Each layer has different:
Kref (equilibrium strength)
kLDF (kinetics)
Layer assignment is by z position (physical), not by “flow direction”.
That allows guard beds / polishing beds / mixed media.
8) Adsorption vs regeneration
Adsorption run (typical):
higher inlet ppmv
lower temperature
often downflow
bed loads up (q increases)
Regeneration run (typical):
purge ppmv ~ 0 (or low)
higher temperature
often upflow
bed unloads (q decreases)
9) Bed state continuity (very important)
Principle:
Regeneration must run on the CURRENT bed condition if it exists.

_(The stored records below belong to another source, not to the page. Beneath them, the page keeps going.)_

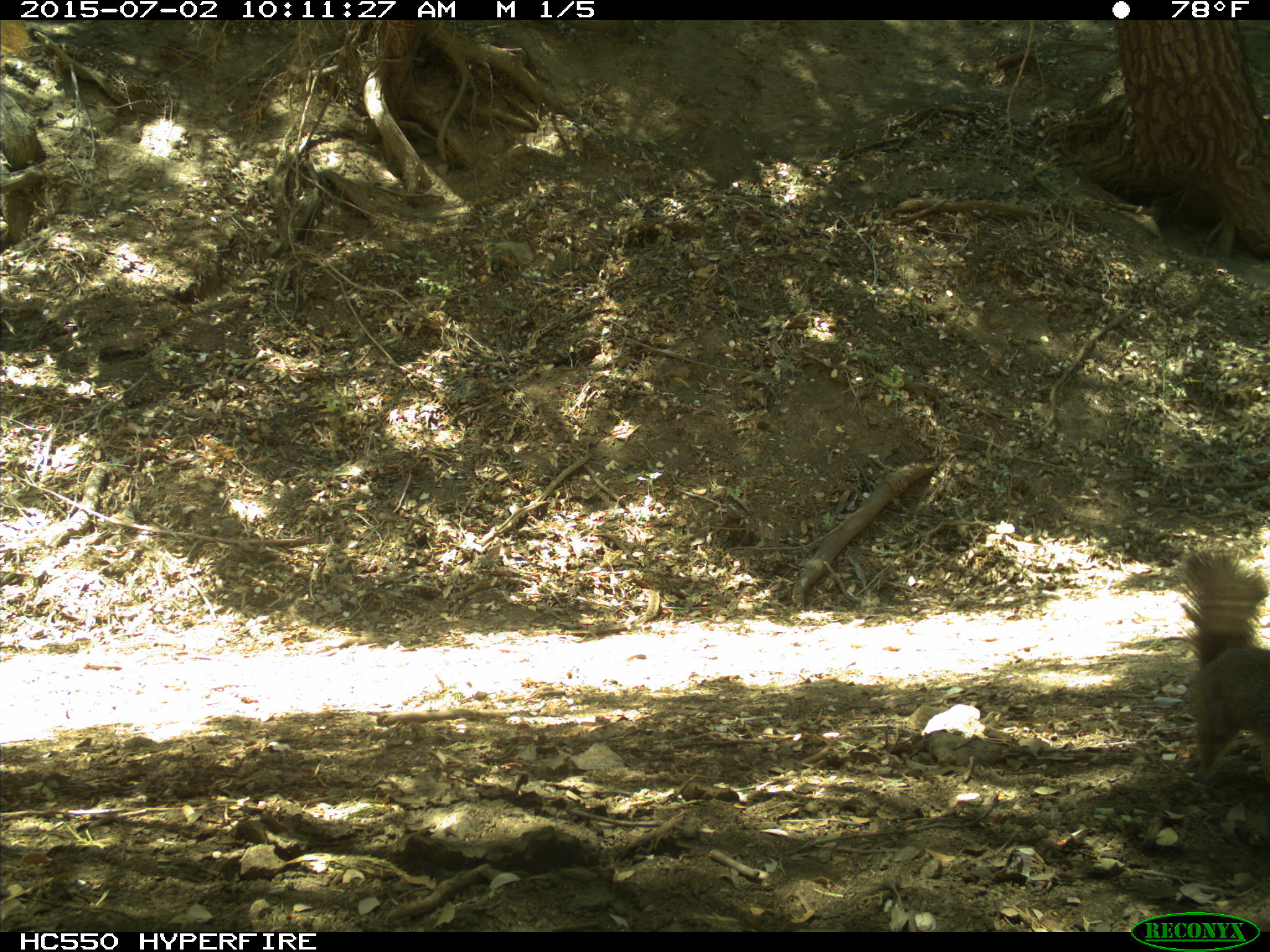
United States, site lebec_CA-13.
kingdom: Animalia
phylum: Chordata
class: Mammalia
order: Rodentia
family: Sciuridae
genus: Sciurus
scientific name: Sciurus carolinensis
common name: eastern gray squirrel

No “reset” unless user explicitly chooses it.
Implementation:
After any run finishes:
currentBed = {
C(z) array,
q(z) array,
timestamp,
note
}
Next runs can start from:
Initial Bed State (user-defined)
OR
Current Bed State (from last run)
This enables:
realistic cycles
partial regenerations
operator-like workflow
10) Fast-run + replay philosophy
Real-time solving + drawing is slow and CPU heavy.
So we separate:
Solve fast (no drawing, no DOM updates)
Save snapshots (time series of C profiles)
Replay later with:
play/pause
speed control
time slider
This is how many process simulators feel: solve first, inspect later.
11) Visualization rules
Physical bed view:
index i=0 is always top on screen
index i=N-1 always bottom on screen
NO flipping of the colormap
What changes when flow reverses:
inlet/outlet marker positions
flow arrow direction
which end is the boundary condition
which end is reported as “outlet”
So if regen is upflow:
you should see changes start at the bottom and move upward (physically)

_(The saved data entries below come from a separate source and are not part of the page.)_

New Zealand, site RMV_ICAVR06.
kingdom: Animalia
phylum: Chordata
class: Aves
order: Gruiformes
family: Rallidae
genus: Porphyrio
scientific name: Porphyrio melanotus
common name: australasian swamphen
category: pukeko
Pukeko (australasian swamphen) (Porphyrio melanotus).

12) What this model IS / IS NOT
IS:
1D dynamic packed-bed model (convection + dispersion + LDF)
Good for breakthrough/regeneration intuition
Layered bed support
Honest and consistent flow direction behavior
IS NOT:
CFD
vendor design tool
full thermal TSA with energy balance (not yet)
multi-component competitive adsorption (not yet)
pressure drop model (not yet)
13) Why the architecture matters
We intentionally kept it:
transparent
debuggable
extendable
Future add-ons (easy to plug in):
energy balance / thermal front
multicomponent adsorption
pressure drop (Ergun)
multi-cycle convergence to cyclic steady state
time-varying boundary conditions (ramps, steps)
14) Key lesson from debugging
The main bug class we fought was:
“solver is correct but visualization flips the bed / labels”
Final rule:
No visual tricks.
Physical coordinate system stays fixed.
Flow direction is handled in the math via signed velocity + inlet index.